Além de aprofundar a pobreza no campo, as mudanças nas aposentadorias dos trabalhadores rurais da economia familiar e assalariados propostas na Reforma da Previdência deve aumentar o êxodo rural, os bolsões de miséria nas cidades, reduzir a oferta de alimentos e encarecer o custo de vida em todo o país.
É o que avalia Aristides Veras dos Santos, presidente da Confederação Nacional dos Trabalhadores na Agricultura (Contag). A entidade, que atua com 27 federações e mais de 4 mil sindicatos, coordena os esforços para retirar os pontos relacionados aos trabalhadores rurais da reforma. Agricultor familiar e formado em Letras, ele nasceu em Tabira, sertão de Pernambuco. Sua família produz milho e feijão e cria animais em uma propriedade de dez hectares.

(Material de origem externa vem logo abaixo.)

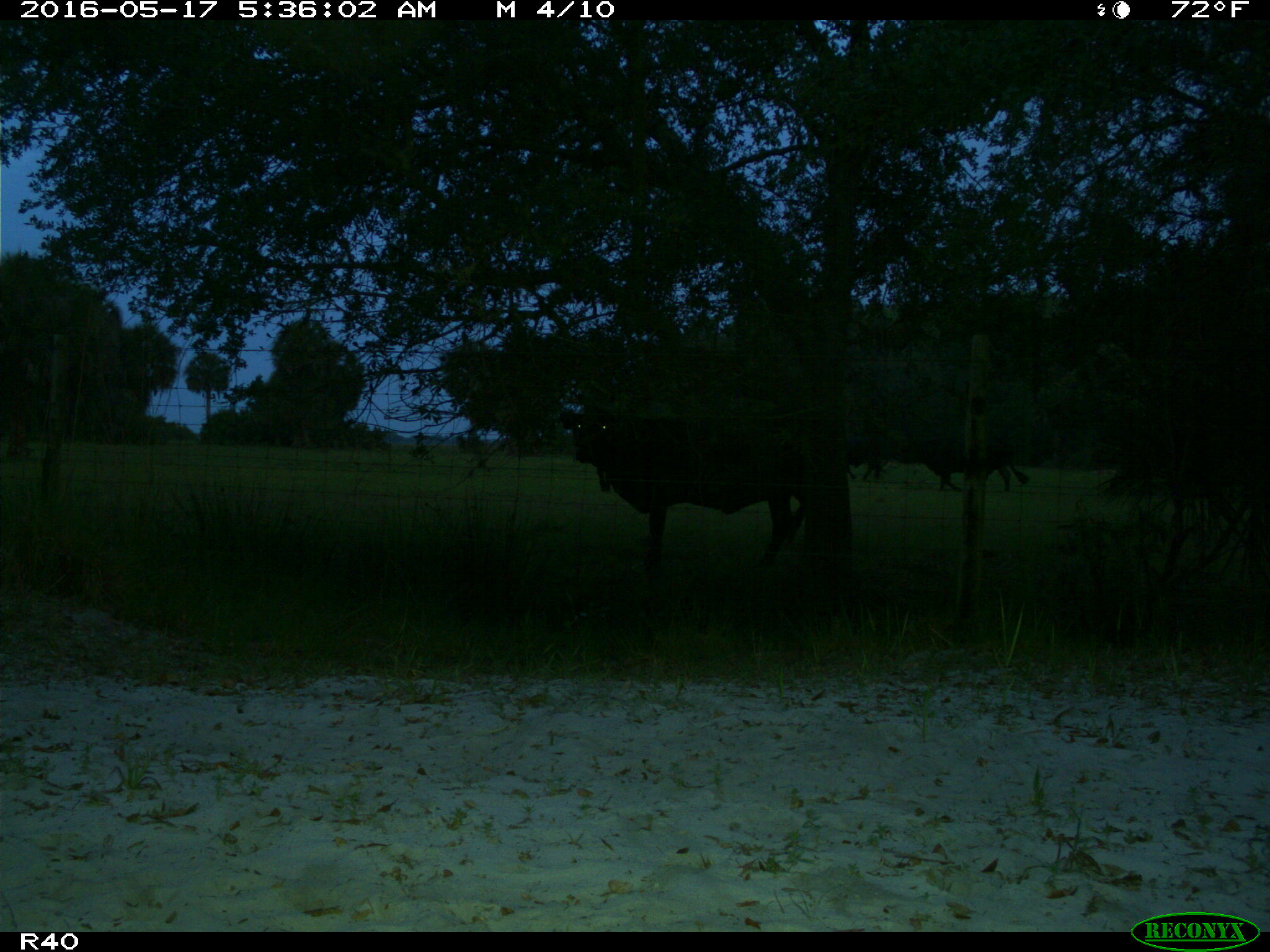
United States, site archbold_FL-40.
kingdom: Animalia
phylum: Chordata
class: Mammalia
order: Artiodactyla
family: Bovidae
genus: Bos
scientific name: Bos taurus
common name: domestic cow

“Ao desmontar esse sistema de proteção, o governo vai criar um problema sério na sociedade como um todo”, disse Aristides, em entrevista ao blog. Cálculos da Contag apontam que em 45% dos municípios brasileiros o montante da renda das aposentadorias rurais é maior do que o valor recebido do governo federal via Fundo de Participação dos Municípios.
A proposta enviada pelo governo Jair Bolsonaro ao Congresso Nacional demanda de pequenos produtores, pescadores, extrativistas uma contribuição anual mínima de R$ 600,00, por família, durante 20 anos, ao invés de apenas comprovar o trabalho no campo por 15 anos, como é hoje. Não raro, esses grupos terminam o ano sem renda líquida, por fatores climáticos ou de preço no mercado, dependendo do Bolsa Família. Quanto aos assalariados rurais, o projeto prevê aumento de 15 para 20 anos de contribuições mensais. Para ambos, sobe a idade de aposentadoria da mulher, equiparando-a à do homem, de 55 para 60 anos.
As mudanças nas regras dos rurais são alvo de boa parte das emendas propostas por deputados federais na comissão especial que discute a reforma.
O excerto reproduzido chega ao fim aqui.